[Rows of scene-based questions]
════════════════

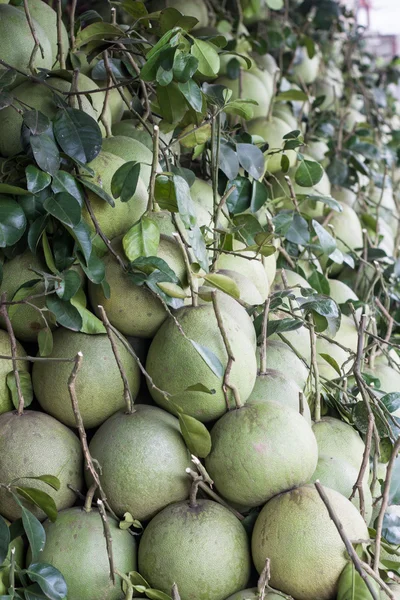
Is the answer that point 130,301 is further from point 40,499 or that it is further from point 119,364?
point 40,499

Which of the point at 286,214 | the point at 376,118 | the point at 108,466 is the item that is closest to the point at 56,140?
the point at 108,466

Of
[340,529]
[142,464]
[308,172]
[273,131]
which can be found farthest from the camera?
[273,131]

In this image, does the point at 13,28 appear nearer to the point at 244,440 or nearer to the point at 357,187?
the point at 244,440

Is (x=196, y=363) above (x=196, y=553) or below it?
above

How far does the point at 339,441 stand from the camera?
1.37 m

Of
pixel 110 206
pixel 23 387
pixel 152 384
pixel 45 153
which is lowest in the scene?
pixel 23 387

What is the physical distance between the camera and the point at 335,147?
260 cm

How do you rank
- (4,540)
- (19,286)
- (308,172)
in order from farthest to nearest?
(308,172), (19,286), (4,540)

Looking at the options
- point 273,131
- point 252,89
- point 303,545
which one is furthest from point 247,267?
point 252,89

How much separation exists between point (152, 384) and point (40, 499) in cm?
25

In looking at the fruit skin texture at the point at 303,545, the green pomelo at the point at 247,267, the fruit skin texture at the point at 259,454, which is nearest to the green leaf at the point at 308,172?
the green pomelo at the point at 247,267

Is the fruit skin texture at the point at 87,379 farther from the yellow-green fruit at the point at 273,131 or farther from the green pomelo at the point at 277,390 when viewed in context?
the yellow-green fruit at the point at 273,131

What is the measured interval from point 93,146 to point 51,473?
1.90 feet

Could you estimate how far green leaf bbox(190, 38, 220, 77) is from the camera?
130cm
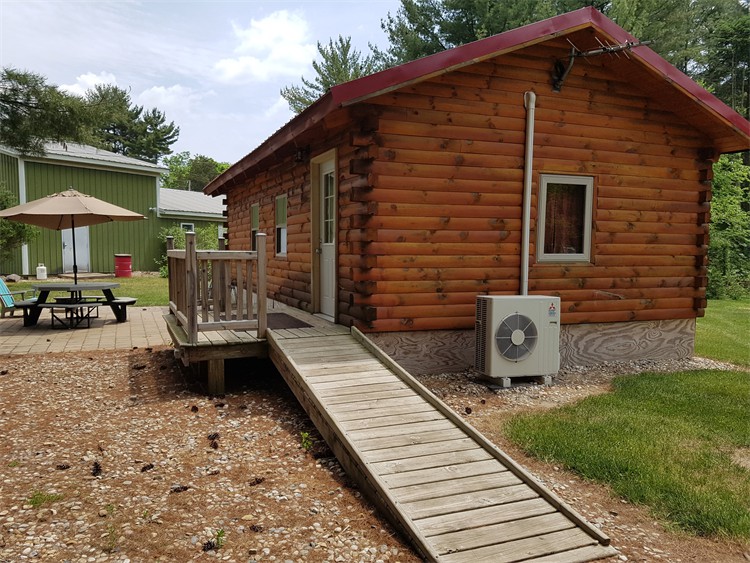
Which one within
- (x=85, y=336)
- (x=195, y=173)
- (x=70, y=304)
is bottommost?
(x=85, y=336)

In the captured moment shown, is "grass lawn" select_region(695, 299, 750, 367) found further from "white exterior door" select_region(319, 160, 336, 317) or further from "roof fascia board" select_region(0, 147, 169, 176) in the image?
"roof fascia board" select_region(0, 147, 169, 176)

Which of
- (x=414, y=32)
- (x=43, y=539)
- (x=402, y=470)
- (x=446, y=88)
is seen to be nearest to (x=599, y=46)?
(x=446, y=88)

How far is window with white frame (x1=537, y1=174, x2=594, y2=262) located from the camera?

════════════════

→ **Task brief**: Count the lines in the rows above that contain the string "farthest", with case counting as a difference. Give only the number.

→ **Written solution**: 2